Description of the task.
Report each line in the items below that contains the string "Россия". Case counts.

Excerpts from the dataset
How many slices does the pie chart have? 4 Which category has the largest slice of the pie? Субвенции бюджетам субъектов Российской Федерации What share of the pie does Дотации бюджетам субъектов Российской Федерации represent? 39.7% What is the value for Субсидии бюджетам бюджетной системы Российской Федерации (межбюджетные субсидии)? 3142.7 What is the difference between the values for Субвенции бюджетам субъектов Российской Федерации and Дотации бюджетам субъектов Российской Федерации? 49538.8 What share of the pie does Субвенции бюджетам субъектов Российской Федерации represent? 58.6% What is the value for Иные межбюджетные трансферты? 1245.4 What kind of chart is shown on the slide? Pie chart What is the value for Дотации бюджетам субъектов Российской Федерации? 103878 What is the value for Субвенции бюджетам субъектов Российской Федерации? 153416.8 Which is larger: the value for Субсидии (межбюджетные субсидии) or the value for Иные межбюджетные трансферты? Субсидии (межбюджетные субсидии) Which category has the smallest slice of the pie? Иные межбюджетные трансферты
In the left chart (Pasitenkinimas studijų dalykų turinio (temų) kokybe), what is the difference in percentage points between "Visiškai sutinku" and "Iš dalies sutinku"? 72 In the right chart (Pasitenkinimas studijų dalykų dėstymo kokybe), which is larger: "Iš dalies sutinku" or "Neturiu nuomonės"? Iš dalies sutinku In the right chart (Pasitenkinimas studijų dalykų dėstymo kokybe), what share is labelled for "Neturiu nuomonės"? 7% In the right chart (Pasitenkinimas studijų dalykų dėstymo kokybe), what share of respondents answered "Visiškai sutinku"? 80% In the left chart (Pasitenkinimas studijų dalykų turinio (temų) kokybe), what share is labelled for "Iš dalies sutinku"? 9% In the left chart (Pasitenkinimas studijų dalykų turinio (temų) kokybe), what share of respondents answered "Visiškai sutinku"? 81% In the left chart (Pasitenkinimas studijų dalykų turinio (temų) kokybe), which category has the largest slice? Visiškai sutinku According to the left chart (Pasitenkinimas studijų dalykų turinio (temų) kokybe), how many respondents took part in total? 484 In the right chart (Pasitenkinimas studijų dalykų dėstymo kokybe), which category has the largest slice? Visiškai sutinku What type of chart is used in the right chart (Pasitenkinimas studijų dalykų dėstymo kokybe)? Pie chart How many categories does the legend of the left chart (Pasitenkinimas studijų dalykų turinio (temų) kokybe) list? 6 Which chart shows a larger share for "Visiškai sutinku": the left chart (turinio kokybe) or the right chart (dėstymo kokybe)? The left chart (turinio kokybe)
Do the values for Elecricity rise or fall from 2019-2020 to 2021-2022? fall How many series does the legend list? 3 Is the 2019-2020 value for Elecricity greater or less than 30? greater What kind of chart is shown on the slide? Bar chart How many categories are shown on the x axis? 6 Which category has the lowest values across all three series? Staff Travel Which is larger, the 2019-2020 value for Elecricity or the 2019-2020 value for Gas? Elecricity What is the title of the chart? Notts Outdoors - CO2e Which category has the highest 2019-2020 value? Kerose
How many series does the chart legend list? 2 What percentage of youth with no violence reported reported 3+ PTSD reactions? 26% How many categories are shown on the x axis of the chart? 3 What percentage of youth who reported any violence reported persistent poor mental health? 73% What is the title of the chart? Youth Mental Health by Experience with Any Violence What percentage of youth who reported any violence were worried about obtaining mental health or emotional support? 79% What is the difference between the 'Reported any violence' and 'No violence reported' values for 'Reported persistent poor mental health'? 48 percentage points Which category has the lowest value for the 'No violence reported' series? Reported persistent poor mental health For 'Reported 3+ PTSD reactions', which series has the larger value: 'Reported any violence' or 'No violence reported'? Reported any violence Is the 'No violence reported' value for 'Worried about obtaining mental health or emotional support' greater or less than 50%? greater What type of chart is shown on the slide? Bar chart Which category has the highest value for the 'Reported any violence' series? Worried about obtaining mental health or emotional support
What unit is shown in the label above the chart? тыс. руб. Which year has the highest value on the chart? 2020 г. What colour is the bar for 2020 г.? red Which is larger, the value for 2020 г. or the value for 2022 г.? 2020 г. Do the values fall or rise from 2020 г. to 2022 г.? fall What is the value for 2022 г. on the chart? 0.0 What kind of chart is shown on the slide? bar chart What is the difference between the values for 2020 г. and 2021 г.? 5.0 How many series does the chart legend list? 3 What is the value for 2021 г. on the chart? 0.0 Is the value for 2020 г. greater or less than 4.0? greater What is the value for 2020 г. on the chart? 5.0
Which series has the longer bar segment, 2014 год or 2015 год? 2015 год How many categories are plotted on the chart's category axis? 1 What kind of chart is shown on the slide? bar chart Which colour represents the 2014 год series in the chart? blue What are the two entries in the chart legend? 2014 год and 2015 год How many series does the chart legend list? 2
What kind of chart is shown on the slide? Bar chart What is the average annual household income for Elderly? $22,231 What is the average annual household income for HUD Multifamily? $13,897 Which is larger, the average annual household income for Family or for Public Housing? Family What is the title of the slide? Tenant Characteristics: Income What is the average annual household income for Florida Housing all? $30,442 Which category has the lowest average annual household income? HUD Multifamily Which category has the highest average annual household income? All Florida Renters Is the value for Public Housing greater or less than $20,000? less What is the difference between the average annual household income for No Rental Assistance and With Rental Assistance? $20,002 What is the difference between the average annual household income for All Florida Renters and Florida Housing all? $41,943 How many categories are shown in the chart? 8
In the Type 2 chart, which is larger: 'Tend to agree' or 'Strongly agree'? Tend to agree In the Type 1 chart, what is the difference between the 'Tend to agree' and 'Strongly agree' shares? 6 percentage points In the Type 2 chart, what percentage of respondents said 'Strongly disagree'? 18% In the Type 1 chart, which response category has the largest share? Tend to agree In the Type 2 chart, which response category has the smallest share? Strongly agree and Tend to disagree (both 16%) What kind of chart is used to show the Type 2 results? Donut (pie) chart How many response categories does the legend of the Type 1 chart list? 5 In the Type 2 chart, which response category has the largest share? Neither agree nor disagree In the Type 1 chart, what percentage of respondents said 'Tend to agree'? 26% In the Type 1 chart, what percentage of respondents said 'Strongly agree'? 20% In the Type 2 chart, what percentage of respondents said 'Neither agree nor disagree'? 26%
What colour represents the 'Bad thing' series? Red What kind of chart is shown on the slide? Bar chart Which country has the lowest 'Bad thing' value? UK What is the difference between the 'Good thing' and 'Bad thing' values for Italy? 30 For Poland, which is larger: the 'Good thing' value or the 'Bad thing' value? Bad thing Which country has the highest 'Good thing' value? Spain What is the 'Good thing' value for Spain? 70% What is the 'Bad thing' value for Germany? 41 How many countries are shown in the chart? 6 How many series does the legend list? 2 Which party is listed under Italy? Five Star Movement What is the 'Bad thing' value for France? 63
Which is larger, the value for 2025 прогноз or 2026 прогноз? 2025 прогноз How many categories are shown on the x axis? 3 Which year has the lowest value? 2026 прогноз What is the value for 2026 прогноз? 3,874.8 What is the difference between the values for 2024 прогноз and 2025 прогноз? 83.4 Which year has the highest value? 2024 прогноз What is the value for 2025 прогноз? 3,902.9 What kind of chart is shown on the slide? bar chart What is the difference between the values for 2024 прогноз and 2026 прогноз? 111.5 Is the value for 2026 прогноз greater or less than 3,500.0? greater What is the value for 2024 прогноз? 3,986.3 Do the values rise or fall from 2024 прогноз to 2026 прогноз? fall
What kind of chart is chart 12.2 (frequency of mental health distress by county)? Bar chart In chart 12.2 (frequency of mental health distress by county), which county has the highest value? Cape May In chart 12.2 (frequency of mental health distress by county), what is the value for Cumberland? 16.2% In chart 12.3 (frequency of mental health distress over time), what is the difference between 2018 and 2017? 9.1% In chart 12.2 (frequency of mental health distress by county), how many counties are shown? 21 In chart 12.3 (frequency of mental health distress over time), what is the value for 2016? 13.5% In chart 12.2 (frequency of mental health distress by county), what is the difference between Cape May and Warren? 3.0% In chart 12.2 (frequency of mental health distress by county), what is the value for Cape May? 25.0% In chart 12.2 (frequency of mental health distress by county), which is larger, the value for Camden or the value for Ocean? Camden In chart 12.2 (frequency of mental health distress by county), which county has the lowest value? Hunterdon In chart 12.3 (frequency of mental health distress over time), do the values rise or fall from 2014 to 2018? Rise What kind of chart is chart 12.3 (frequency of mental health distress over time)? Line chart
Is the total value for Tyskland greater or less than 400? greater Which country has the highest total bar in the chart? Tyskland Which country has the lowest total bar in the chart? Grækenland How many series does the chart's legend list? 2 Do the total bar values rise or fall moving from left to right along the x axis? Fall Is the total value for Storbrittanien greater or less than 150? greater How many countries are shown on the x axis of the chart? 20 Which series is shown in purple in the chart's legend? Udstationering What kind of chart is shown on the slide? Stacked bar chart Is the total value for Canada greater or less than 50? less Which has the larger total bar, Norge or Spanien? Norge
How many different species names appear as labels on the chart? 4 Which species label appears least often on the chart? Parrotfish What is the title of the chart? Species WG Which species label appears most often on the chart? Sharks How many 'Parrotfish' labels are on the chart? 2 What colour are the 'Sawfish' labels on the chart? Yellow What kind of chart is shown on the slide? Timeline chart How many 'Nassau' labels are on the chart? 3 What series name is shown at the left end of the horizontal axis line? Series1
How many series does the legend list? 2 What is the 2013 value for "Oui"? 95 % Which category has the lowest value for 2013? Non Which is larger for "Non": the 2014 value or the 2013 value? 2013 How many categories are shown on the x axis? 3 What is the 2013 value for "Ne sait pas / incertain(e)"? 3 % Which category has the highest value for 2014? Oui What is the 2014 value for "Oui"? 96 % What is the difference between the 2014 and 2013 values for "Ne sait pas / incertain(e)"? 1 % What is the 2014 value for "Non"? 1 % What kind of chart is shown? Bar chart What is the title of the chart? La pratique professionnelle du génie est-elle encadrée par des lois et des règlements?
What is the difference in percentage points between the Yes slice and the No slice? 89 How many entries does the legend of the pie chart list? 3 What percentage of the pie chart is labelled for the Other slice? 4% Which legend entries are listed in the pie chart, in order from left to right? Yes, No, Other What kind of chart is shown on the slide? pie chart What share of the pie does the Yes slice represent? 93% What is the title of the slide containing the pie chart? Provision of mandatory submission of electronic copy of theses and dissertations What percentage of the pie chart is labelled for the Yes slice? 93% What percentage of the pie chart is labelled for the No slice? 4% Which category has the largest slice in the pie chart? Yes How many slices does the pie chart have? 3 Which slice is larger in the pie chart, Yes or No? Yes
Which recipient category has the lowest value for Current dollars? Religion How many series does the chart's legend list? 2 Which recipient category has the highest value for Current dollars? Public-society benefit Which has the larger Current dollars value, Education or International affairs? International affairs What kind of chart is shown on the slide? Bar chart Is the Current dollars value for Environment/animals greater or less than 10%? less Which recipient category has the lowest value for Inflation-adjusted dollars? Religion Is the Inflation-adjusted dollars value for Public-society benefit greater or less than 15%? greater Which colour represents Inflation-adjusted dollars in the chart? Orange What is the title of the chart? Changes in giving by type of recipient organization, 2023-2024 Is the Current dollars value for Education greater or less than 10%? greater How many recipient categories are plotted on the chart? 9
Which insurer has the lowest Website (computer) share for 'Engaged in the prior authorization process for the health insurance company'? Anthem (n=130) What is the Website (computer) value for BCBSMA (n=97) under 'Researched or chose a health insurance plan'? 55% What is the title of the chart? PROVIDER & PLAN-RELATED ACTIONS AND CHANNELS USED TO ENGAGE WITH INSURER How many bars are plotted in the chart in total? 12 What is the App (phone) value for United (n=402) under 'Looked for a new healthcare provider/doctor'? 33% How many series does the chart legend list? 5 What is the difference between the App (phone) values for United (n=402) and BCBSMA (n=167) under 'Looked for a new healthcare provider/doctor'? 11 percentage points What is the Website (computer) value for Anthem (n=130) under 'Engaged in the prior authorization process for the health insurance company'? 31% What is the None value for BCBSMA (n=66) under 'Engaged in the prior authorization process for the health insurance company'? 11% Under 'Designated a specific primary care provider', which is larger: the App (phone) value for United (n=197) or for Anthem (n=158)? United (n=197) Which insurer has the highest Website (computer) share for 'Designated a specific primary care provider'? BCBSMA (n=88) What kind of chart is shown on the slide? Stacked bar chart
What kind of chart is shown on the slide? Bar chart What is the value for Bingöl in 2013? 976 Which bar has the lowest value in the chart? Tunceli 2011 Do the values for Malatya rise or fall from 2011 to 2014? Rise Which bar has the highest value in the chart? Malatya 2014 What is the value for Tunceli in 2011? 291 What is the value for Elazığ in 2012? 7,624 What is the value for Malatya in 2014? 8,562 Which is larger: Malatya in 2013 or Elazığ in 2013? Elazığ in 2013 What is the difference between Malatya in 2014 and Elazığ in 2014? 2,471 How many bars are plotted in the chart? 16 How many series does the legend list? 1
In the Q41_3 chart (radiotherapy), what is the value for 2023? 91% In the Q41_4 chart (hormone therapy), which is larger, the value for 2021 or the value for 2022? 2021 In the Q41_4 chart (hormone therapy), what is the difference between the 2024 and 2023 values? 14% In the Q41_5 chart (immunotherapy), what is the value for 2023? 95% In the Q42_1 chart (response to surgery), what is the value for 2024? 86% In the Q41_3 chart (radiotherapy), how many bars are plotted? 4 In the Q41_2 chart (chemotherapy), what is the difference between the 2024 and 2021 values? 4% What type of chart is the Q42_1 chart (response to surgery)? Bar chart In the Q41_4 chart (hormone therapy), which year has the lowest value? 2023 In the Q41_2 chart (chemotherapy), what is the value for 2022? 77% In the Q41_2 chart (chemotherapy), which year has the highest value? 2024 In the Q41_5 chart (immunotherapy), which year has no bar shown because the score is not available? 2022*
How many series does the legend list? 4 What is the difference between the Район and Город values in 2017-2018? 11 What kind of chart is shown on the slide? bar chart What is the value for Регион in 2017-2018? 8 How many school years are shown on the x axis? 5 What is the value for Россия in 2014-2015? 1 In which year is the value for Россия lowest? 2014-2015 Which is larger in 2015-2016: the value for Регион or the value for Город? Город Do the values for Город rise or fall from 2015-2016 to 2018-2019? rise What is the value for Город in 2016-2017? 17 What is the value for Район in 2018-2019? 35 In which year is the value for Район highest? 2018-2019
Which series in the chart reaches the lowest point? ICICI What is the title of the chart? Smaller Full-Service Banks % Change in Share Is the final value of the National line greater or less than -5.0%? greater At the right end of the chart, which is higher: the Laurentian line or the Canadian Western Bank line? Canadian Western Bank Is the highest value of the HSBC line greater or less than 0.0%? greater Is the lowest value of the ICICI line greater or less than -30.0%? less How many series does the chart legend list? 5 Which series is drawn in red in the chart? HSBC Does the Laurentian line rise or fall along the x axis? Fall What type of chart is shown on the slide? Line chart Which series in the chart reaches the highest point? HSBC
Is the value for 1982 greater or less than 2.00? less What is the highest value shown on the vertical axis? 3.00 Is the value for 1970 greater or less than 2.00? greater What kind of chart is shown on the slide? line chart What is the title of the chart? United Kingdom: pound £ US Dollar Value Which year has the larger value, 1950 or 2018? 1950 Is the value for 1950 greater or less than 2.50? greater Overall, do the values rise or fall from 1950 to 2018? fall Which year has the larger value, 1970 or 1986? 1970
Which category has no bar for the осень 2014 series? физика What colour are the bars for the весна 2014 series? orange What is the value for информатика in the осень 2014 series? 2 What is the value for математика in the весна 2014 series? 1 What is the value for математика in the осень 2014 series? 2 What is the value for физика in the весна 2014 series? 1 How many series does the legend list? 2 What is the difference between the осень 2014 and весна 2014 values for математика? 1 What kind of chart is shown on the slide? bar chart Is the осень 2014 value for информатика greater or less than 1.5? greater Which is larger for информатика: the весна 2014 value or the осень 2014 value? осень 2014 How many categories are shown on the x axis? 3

Written solution.
How many series does the legend list? 4 What is the difference between the Район and Город values in 2017-2018? 11 What kind of chart is shown on the slide? bar chart What is the value for Регион in 2017-2018? 8 How many school years are shown on the x axis? 5 What is the value for Россия in 2014-2015? 1 In which year is the value for Россия lowest? 2014-2015 Which is larger in 2015-2016: the value for Регион or the value for Город? Город Do the values for Город rise or fall from 2015-2016 to 2018-2019? rise What is the value for Город in 2016-2017? 17 What is the value for Район in 2018-2019? 35 In which year is the value for Район highest? 2018-2019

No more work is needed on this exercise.